** WRITTEN PROBLEM **
Start with the line containing "Vertically, which of" and write out each line through the end of the listing, exactly as given.

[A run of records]
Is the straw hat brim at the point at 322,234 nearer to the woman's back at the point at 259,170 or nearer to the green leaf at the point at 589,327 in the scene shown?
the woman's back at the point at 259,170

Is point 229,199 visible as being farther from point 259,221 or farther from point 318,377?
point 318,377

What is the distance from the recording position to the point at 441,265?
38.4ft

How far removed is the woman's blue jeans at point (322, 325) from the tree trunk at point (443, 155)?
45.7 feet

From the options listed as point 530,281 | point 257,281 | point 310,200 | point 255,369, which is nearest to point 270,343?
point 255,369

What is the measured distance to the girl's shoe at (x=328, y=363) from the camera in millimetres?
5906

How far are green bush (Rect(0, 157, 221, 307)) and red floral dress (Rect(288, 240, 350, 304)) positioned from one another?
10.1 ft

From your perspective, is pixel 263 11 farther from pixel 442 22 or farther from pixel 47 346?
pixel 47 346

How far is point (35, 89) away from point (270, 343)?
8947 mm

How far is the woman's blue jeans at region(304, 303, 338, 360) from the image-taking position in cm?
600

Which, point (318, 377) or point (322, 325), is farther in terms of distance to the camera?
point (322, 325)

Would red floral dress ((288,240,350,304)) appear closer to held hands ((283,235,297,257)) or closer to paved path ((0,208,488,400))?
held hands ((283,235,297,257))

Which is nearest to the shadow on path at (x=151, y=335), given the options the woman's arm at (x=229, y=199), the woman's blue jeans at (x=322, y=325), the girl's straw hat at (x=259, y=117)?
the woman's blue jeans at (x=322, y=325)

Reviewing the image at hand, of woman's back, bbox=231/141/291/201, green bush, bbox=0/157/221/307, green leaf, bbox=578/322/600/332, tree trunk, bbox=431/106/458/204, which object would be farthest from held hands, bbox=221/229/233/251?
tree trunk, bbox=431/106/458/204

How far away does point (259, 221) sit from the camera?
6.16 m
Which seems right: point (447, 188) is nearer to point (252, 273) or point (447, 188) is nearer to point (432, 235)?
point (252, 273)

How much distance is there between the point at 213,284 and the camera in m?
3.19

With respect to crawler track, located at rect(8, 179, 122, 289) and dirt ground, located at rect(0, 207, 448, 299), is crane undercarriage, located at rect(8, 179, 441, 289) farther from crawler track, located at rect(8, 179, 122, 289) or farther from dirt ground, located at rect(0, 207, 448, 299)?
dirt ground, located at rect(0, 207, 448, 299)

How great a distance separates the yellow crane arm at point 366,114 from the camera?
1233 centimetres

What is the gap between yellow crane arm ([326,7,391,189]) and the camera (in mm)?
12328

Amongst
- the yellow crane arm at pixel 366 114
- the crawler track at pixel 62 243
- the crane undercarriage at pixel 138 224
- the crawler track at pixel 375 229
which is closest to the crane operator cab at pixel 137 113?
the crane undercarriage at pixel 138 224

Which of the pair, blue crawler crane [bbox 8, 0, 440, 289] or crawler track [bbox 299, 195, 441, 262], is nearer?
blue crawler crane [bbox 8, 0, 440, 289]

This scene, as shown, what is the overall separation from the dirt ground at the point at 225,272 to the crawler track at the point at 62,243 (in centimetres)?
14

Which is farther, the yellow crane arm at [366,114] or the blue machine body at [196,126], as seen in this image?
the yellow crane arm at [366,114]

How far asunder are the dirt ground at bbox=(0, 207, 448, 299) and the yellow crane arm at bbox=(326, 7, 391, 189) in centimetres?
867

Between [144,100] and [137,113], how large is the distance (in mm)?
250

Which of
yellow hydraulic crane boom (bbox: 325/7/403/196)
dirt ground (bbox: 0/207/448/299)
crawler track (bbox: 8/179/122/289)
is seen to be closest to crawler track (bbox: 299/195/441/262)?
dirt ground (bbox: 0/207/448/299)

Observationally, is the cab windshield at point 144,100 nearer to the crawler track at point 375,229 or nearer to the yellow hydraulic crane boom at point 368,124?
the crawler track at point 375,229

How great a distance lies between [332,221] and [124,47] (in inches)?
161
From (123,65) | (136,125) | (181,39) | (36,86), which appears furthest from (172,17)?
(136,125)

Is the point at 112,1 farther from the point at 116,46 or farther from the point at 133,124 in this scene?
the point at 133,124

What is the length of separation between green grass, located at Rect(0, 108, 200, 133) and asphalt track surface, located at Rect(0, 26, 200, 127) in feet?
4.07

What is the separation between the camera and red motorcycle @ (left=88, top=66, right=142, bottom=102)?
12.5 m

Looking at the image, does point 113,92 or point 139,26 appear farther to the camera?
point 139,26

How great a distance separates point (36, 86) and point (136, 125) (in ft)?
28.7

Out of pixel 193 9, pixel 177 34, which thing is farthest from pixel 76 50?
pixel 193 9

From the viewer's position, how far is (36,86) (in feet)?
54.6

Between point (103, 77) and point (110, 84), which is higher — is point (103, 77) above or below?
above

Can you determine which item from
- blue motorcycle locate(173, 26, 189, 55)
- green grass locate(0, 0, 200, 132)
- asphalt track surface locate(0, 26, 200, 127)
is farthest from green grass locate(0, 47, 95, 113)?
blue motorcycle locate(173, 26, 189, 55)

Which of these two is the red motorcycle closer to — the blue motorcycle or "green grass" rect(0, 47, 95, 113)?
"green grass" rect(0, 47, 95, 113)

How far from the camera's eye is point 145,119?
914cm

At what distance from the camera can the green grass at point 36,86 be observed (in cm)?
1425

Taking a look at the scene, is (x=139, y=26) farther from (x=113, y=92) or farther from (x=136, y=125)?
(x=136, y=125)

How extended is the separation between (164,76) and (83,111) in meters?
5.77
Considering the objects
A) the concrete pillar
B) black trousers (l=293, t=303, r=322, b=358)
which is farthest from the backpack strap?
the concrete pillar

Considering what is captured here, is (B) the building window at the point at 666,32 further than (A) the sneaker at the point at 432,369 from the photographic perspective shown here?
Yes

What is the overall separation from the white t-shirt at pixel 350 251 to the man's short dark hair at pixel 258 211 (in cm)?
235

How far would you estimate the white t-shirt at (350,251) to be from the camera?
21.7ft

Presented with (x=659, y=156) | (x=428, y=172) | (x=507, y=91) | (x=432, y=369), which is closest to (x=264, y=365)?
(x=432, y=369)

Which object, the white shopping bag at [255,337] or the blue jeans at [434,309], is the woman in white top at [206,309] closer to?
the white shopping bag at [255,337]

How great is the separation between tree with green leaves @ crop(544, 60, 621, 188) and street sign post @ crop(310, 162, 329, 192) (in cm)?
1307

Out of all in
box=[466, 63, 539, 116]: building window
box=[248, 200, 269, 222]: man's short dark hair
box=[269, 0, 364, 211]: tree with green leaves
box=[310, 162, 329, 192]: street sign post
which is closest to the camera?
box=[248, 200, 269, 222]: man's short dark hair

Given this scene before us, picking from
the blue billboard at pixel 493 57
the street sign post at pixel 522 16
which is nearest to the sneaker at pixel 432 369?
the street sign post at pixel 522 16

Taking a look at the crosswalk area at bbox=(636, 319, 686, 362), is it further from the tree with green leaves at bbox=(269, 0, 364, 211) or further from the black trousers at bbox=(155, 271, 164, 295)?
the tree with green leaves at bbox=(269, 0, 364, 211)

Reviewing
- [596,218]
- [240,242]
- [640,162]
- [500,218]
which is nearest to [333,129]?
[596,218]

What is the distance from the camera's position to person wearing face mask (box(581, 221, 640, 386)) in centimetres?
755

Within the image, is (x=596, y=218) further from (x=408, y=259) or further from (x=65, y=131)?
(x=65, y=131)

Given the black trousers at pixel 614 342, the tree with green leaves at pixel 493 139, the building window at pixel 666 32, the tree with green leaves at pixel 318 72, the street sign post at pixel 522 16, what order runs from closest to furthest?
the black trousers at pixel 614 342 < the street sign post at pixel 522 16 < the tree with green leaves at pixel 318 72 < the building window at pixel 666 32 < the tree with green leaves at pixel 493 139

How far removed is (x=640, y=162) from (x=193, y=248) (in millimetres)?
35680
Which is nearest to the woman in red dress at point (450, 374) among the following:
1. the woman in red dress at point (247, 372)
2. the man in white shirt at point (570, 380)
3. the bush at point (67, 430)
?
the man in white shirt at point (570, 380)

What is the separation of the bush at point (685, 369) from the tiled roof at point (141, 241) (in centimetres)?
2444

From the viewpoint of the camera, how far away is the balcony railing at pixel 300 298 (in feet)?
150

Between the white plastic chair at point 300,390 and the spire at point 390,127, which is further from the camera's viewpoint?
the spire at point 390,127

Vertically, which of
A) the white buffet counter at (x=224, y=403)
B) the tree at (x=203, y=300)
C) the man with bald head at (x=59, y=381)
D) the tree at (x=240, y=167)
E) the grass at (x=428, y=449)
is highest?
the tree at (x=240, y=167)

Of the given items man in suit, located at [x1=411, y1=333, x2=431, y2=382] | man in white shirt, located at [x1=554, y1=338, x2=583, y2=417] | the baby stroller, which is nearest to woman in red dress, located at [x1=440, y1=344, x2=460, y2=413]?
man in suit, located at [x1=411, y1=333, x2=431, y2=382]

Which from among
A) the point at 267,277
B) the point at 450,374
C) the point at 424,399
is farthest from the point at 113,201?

** RESULT **
Vertically, which of
A) the white buffet counter at (x=224, y=403)
B) the tree at (x=203, y=300)
C) the man with bald head at (x=59, y=381)
D) the tree at (x=240, y=167)
E) the grass at (x=428, y=449)
is highest?
the tree at (x=240, y=167)

Of the given items man in suit, located at [x1=411, y1=333, x2=431, y2=382] | man in white shirt, located at [x1=554, y1=338, x2=583, y2=417] | the baby stroller, which is nearest to woman in red dress, located at [x1=440, y1=344, x2=460, y2=413]?
man in suit, located at [x1=411, y1=333, x2=431, y2=382]

Which from among
A) the point at 267,277
B) the point at 450,374
C) the point at 424,399
is farthest from the point at 113,201?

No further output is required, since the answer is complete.